Security breaches are one of the major concerns within corporations. These breaches usually start from the outside and work their way inwards. These breaches of security usually come from disgruntled employees and, or cleaning staff. It is commonly assumed that identity theft only affects individuals and comes primarily through the internet. The increase in business-based identity theft crimes has been well documented in the recent years. With the increase in these crimes businesses are getting more and more worried that crimes to their clients can come from the outside the United States. "Trafficking in personal data goes beyond US borders: the New York Times reports that stolen financial information is often distributed among participants of online trading boards, and the buyers are frequently located in Russia, Ukraine, and the Middle East"(McCarthy, pg. 26). Computers and communication devices such as laptops and PDA's can be stolen from offices, cars, and homes and individuals and companies are rightly concerned that their personal and business information is out there for the world to use. Too often such stolen items are unencrypted and it is easy to access personal and business information. Businesses should be required to have a data security plan set in place. "Your data faces just as much risk, if not more, from old fashioned physical theft. Consequently, your data security plan should consider the risks of physical theft and damage by insiders (such as disgruntled employees and cleaning staff) and professional thieves."(McCarthy, p.27)
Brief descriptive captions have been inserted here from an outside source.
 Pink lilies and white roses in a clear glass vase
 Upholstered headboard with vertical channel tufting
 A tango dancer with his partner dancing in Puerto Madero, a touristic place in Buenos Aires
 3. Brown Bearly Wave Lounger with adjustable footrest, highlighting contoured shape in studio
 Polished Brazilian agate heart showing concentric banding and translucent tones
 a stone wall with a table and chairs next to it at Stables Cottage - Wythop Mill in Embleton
The reason that most thieves inside a company go for these items are that they are in plain view and there are no security devices to prevent theft. "Financial institutions are by far the most targeted, enduring 92 percent of all attacks. Furthermore, smaller financial institutions, such as credit unions and community banks, tend to bear the brunt of these attacks, as their systems are often easier to infiltrate." (Klein, Andrea, 2007, p.74-75)
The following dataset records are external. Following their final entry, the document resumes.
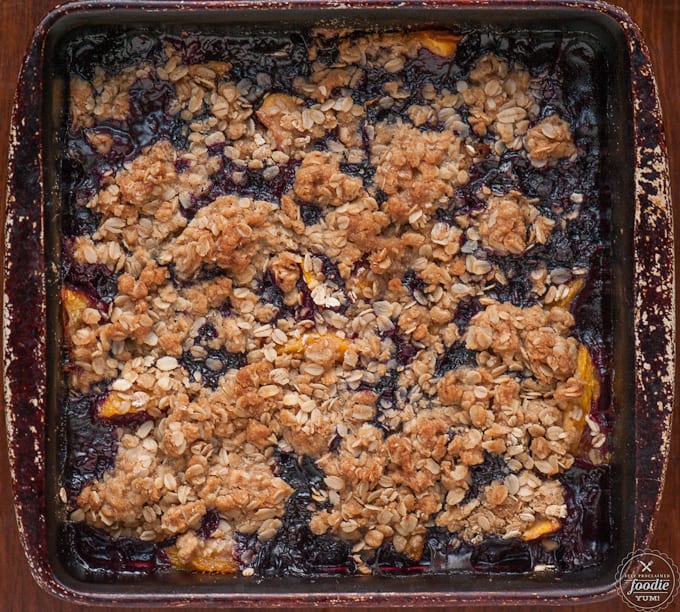 top down photo of peach blueberry crisp with oat topping
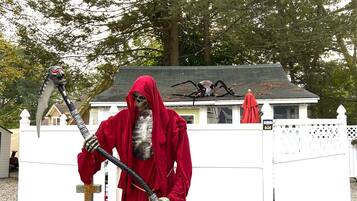 A statue of a figure in a red cloak holding a staff, standing in front of a white fence with greenery around.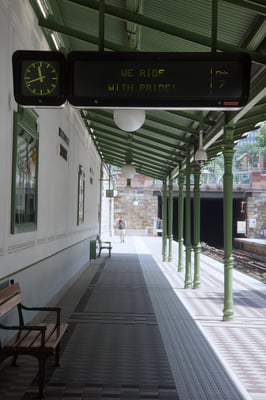 a train station with a bench, a clock, and a ticker reading, we ride with pride.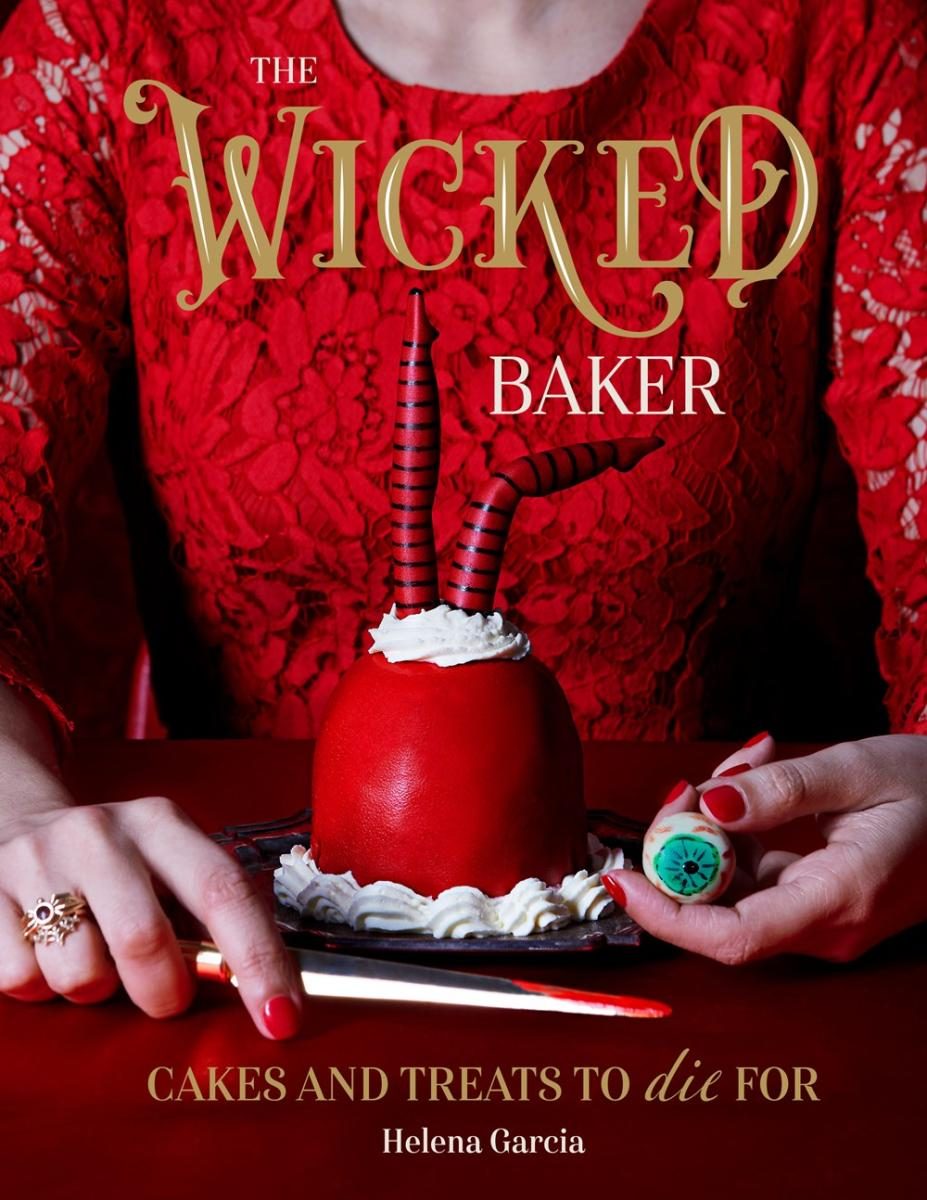 person in a red lacy shirt behind a funky cake with eyeballs
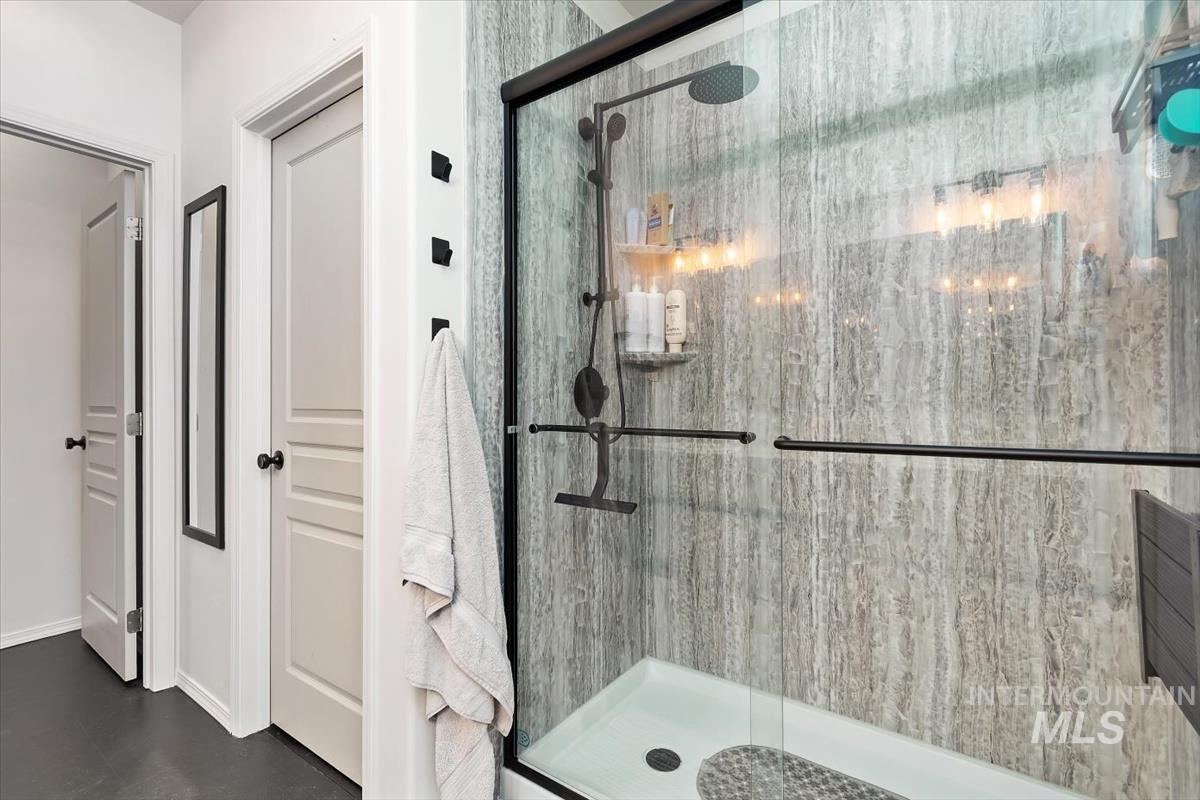 Bathroom featuring a shower stall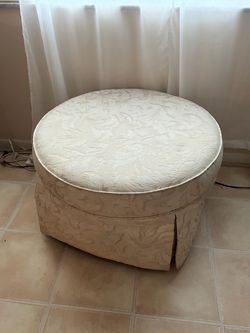 Round Upholstered Ottoman with Skirted Base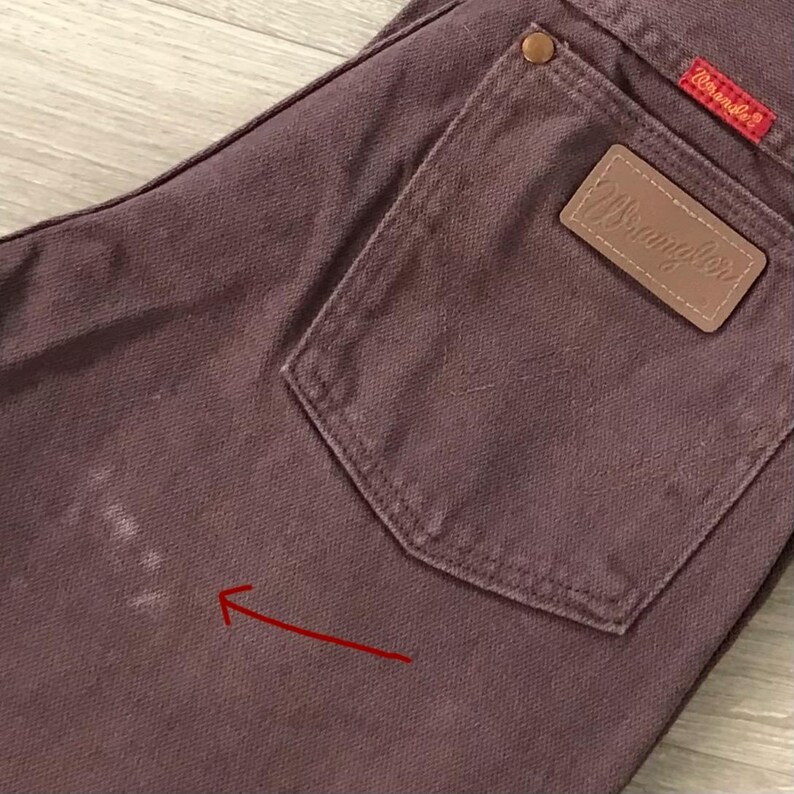 Op de afbeelding: Close-up van een paar stoffig roze Wrangler jeans. De jeans hebben een achterzak met een bruine leren Wrangler patch en een rood Wrangler label. De stof vertoont wat slijtage, met een paar witte vlekken aan de linkerkant.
There are ways to prevent property theft that most companies don't think about. One way is to hire a firm that will secure business equipment inside the company. Such a security company will identify security exposures and risks. Once identified, the firm can then implement "layers of protection." Solutions to these identified problems can include door contacts, motion detectors, door card readers, and so on. Digital cameras can be installed and programmed to start recording if an event occurs that is not common, such as a door being opened after hours or when an alarm is triggered. Another way to protect company equipment items from being stolen is to restrict access to specified areas and record an audit trail for employee access to those areas. An example of this is the door to a server room or client file room that can be equipped with a card reader or keypad lock requiring a unique combination for each employee authorized to enter the room. "That technology provides an audit trail. It shows the last person in and out of the room in case records are missing or there is damage to the servers. You can also combine that protection with a digital camera that starts recording when someone enters the restricted area." (McCarthy, p.27)
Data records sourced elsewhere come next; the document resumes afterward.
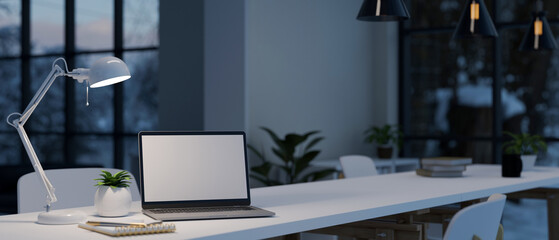 Office workspace in the evening with a notebook laptop mockup, table lamp on white table.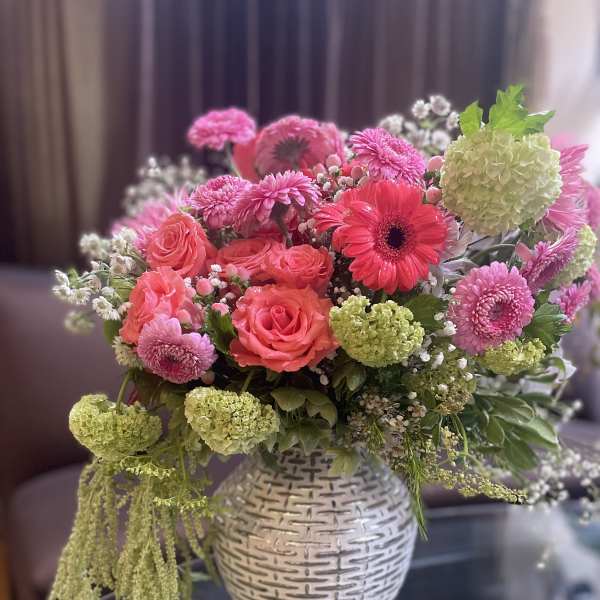Pink and coral mixed bouquet in a white textured vase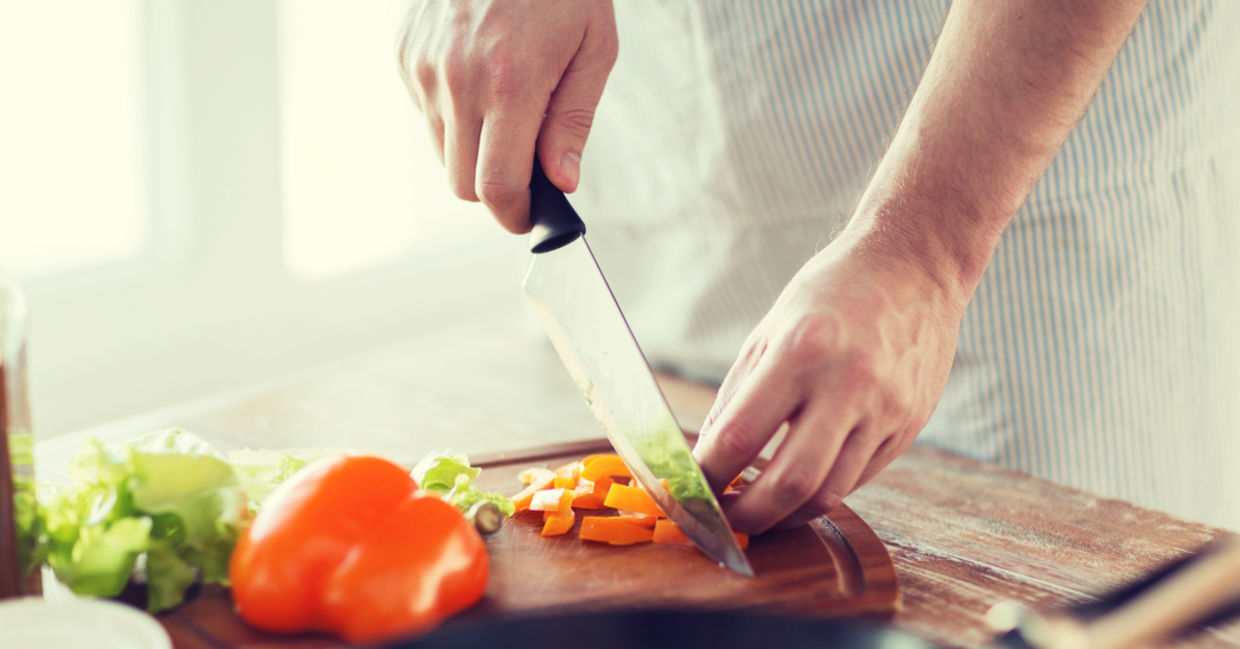 A person chopping vegetables on a wooden cutting board.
But unfortunately no security system is perfect. With security measures in place companies can't always keep employees out of areas they aren't authorized to be in. Cameras or access controls can help detect intrusions with, and they can document a break in, but they cannot stop it from happening. If someone wants to get in, they generally find a way to do it. Because items can be stolen and taken off property, security measures need to be effective and in place off premises as well. Software must be put on laptops that allow employees to create an encrypted virtual drive on a laptop that will serve as data storage safe. All confidential documents, such as personal information, tax information, and any other confidential information should be stored on these encrypted storage units. Another way to protect information off site is by placing backup files on a cd and encrypting the data on the disc so that no one can access it without the encryption code.

Identity theft is often discovered some time after the occurrence.